Remember how much fans wanted Arrested Development to return, and how vicious they were when the show was a modicum of its former self during its Netflix rebirth? And while Carrie and her girls pulled off a respectable feature-length film reunion, despite shaky legs at times, not even the most steadfast Cosmo drinkers and Magnolia cupcake bingers were able to stomach the film's near-legacy-ruining sequel. Even this past week, the trailer for a movie version of Entourage that apparently some community of fans seemed to have asked for was met with rampant ridicule on social media.

When you think about all of that, the success of this Comeback run is all the more impressive.

Of course, this is The Comeback, and so "success" is a relative word. While Valerie Cherish certainly got a version of a happy ending, it was most likely not the one she envisioned, or even the one that I as an audience member might have wanted for her. That's what made it so perfect.

There's nothing more that she, or we, would've wanted more than to see her on stage accepting an Emmy Award and finally having her moment of unmarred glory. Alas, she wins her trophy, but her walk to the podium is replaced by a rain-soaked Uber ride to a hospital where she watches her name announced on a 9-inch TV screen.

The Comeback, which is so often so squirm-inducing and uncomfortable, would be unwatchable if you couldn't sense baby steps of growth in Valerie as she weathers her series of embarrassments. That she so clearly feels no regret for missing her acceptance speech and seems to be genuinely touched by sharing the moment with Mickey and Marc in a hospital room was a more satisfying victory for us to witness as an audience than any award-show acceptance speech could've ever been.

We might have thought The Comeback was about a desperate actress's shameless struggle for fame. But it turns out it was really about a woman's struggle to realize what actually makes her happy.

In a bit of a life imitating art situation, The Comeback also gets a version of a happy ending, but probably not the one most of us expected either.

To begin with, the huge risk paid off. Season 2 of the show was excellent, as perfect of a little capsule of a TV season as the original run was nine years ago. Not only that, its return was met with unbridled enthusiasm from fans who held watch parties and counted down to each new episode and from critics who embraced the new season with rave reviews—not to mention copious think pieces.

What this exercise asks:
[A] According to the commentary on The Comeback, how does Valerie Cherish learn that she has won her Emmy?
[B] Proceed with the commentary on The Comeback, picking up after its final sentence.

Data extract:

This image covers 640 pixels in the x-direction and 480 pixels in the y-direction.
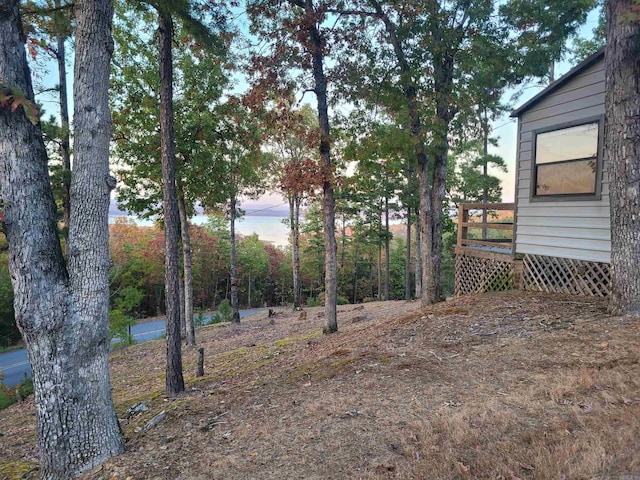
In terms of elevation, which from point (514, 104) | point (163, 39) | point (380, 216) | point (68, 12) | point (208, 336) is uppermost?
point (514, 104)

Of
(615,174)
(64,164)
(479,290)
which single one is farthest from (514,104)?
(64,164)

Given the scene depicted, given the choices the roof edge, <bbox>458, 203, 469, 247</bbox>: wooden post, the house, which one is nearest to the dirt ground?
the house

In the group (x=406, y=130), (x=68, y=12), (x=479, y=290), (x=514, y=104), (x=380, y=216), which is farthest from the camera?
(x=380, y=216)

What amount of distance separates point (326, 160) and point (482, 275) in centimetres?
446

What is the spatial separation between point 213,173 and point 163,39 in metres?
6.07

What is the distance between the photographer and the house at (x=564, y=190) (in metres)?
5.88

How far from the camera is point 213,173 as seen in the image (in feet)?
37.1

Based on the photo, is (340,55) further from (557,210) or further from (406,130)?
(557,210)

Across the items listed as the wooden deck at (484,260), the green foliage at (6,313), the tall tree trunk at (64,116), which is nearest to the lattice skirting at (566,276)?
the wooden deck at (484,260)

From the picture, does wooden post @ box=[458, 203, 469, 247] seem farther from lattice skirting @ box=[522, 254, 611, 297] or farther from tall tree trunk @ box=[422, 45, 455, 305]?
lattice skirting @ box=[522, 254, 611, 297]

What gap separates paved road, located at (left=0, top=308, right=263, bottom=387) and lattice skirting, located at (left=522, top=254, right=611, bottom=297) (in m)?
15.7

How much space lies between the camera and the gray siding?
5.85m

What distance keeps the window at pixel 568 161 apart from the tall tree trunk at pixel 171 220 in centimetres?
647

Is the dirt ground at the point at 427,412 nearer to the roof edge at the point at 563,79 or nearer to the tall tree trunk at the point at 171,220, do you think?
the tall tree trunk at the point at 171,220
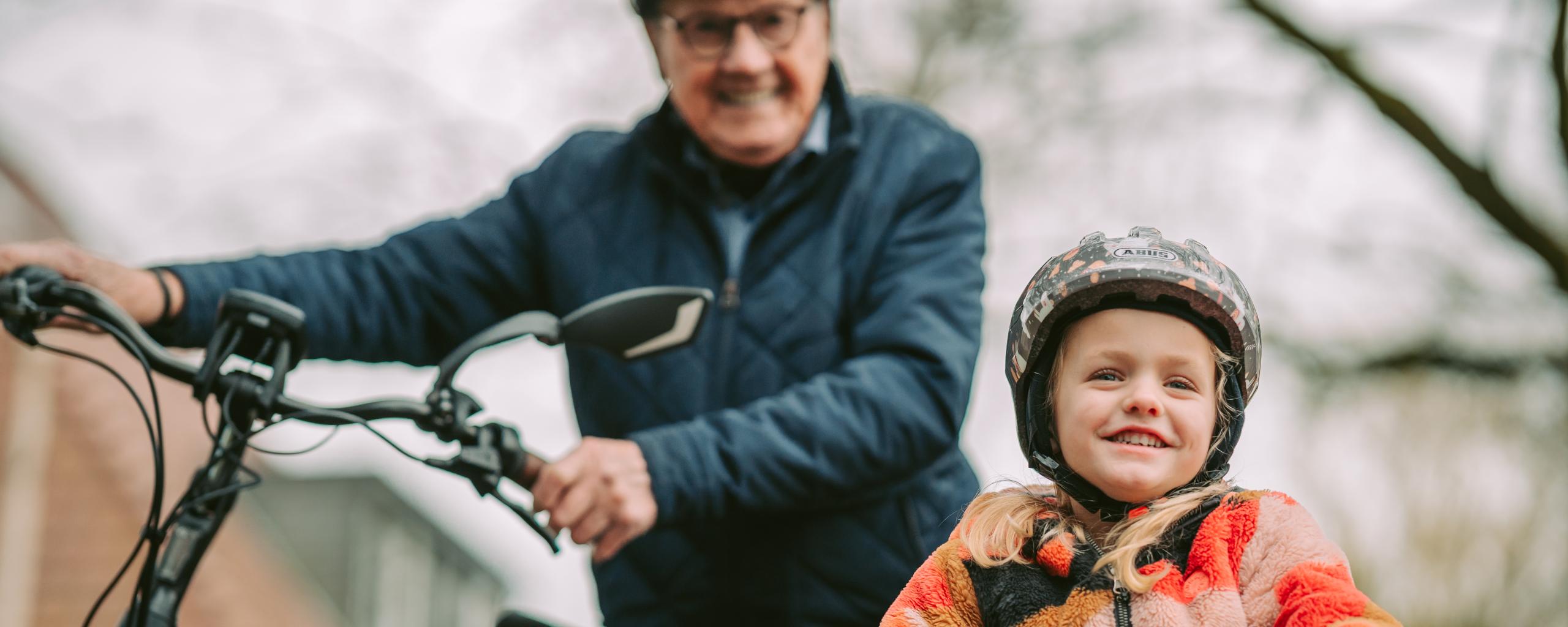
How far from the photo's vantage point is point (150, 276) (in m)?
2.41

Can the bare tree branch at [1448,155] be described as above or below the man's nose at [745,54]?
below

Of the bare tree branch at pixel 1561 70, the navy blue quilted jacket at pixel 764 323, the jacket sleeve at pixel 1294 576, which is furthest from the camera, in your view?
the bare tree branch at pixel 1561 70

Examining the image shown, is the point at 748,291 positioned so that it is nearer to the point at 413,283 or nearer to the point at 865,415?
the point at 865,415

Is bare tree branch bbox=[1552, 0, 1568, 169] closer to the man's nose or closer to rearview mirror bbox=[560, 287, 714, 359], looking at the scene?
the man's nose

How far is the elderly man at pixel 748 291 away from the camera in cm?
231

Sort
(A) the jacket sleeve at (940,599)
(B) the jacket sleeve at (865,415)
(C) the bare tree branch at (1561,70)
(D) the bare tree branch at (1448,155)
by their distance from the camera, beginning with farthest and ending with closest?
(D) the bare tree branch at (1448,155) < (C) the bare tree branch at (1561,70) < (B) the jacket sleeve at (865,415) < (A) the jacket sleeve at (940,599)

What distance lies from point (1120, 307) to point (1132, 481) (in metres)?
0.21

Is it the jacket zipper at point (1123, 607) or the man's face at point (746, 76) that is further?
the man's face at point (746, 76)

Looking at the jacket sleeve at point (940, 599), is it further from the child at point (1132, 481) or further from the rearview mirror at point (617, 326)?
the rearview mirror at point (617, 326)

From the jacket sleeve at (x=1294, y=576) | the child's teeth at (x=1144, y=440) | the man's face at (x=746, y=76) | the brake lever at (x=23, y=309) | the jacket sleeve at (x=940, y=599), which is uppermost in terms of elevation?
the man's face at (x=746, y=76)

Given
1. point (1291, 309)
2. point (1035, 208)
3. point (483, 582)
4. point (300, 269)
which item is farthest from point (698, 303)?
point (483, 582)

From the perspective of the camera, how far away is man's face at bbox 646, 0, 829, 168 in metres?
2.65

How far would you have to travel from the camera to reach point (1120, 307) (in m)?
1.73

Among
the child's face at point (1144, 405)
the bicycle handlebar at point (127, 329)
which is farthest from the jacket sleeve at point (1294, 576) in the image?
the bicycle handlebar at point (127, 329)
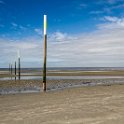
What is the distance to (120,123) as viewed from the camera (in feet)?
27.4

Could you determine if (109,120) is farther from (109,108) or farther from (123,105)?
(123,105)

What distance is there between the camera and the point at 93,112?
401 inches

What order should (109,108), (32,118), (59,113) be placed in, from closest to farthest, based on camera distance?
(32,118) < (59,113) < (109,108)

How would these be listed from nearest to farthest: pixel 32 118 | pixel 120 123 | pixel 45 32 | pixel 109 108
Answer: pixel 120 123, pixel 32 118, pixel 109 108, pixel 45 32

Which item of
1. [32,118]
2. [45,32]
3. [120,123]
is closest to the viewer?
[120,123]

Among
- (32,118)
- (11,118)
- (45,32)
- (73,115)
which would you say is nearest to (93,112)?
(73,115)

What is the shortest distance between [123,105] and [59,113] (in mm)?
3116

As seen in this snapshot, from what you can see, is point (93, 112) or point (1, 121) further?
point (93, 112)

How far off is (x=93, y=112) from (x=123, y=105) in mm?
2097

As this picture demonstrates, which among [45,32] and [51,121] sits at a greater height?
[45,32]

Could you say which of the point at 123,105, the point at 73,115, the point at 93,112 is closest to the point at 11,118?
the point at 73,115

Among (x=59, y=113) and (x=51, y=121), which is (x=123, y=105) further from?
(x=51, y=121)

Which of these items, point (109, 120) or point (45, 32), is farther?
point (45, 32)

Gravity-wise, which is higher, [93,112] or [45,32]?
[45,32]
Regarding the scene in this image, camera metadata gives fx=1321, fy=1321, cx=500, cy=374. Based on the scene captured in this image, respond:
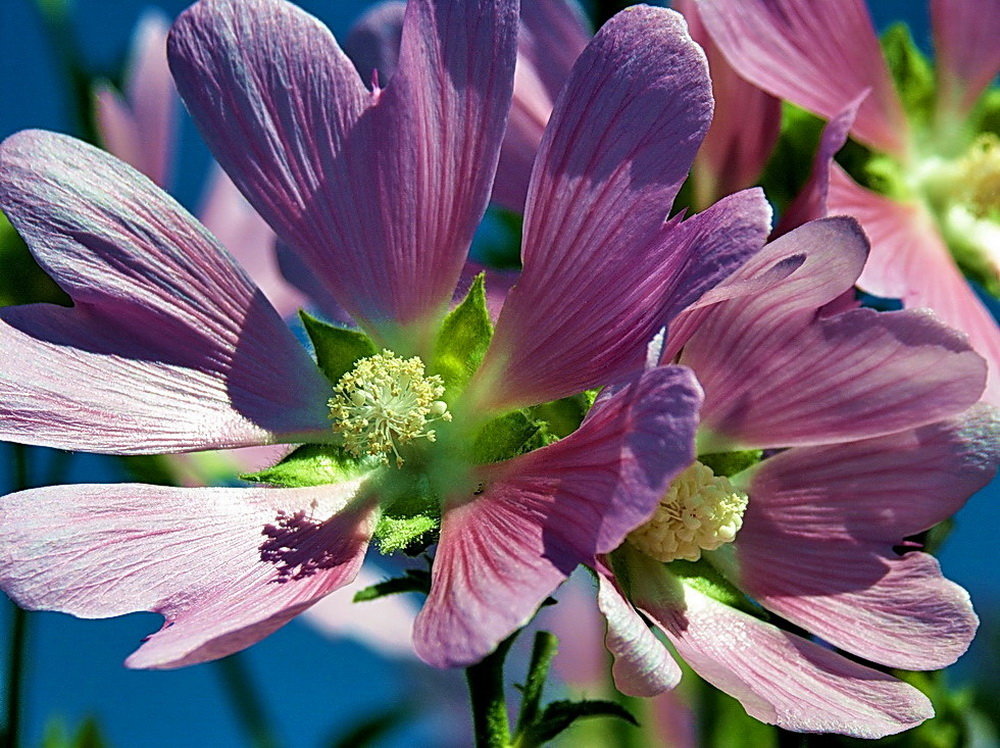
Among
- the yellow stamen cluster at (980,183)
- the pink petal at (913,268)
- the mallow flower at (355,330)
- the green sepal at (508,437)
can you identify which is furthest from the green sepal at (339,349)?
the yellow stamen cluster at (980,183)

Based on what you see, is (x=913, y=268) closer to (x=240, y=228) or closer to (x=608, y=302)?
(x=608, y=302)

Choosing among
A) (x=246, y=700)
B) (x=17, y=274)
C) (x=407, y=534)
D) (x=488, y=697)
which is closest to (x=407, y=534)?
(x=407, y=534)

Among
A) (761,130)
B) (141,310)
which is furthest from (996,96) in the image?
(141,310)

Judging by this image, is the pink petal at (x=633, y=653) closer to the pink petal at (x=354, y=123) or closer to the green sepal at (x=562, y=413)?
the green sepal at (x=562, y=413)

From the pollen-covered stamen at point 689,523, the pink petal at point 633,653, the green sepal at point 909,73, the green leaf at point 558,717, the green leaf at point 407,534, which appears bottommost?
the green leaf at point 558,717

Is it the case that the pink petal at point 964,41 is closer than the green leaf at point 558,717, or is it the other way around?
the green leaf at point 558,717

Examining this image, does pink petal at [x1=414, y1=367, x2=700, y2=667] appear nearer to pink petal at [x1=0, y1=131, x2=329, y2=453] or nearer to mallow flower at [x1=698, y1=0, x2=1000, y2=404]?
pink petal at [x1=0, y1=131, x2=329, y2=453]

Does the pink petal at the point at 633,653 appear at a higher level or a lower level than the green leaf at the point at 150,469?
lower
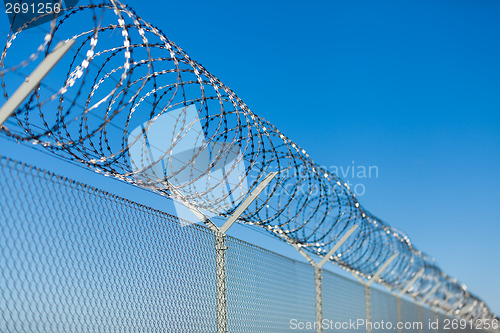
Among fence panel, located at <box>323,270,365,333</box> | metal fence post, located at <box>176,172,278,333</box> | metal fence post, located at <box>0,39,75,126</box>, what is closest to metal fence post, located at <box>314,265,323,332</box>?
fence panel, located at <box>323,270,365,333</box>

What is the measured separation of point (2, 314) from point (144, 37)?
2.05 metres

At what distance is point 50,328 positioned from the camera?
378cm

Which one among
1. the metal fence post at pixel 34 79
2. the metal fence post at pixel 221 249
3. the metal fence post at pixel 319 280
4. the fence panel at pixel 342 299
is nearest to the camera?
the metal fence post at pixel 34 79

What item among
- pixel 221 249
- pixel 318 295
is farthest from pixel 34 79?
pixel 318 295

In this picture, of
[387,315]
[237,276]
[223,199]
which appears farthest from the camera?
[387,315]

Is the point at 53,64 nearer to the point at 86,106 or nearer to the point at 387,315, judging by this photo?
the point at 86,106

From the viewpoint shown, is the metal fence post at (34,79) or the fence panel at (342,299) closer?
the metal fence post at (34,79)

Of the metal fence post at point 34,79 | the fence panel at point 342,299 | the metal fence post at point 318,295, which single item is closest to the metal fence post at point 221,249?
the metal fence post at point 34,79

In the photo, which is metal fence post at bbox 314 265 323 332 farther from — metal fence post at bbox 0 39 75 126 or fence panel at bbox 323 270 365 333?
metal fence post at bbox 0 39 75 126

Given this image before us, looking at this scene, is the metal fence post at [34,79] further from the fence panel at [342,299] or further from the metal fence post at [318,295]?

Set of answers:
[A] She watches her name announced on a 9-inch TV screen in a hospital.

[B]
Yet, much like the fate that fell the first season, ratings just plain weren't good. That rabidly excited community, apparently, was a small one. A loud one, but a small one. And the series was implausibly shut out by both the Golden Globe and SAG Awards. That's fine—excellent TV shows are snubbed all the time by these awards organizations. But the fact that Lisa Kudrow wasn't nominated, despite giving what is without a doubt the television performance of the year, is absolutely inexcusable.

She does what Louis C.K. does—capturing the torture of what it's like to merely be a human with desires along with the hilarity of being a person with personality quirks—and does it even better. She manages to be a victim and a hero at the same time. Valerie is both pathetic and brave, and, especially in the finale, Kudrow brought an astonishing amount of dramatic heft to what, in less talented hands, could have been an overlong Saturday Night Live spoof of the Real Housewives.

Give Lisa Kudrow all the awards.

It's been nine years that fans of The Comeback have been clamoring for HBO to "give her another take." That's a lot of pressure and buildup to live up to. Frankly, I don't think even Michael Patrick King, Lisa Kudrow, and the show's biggest fans expected it to be this good. But it was. It was nearly perfect.

So perfect that we wonder if we should risk ruining it by asking for yet another take. But we want it. We need it. Please, HBO, give her another take.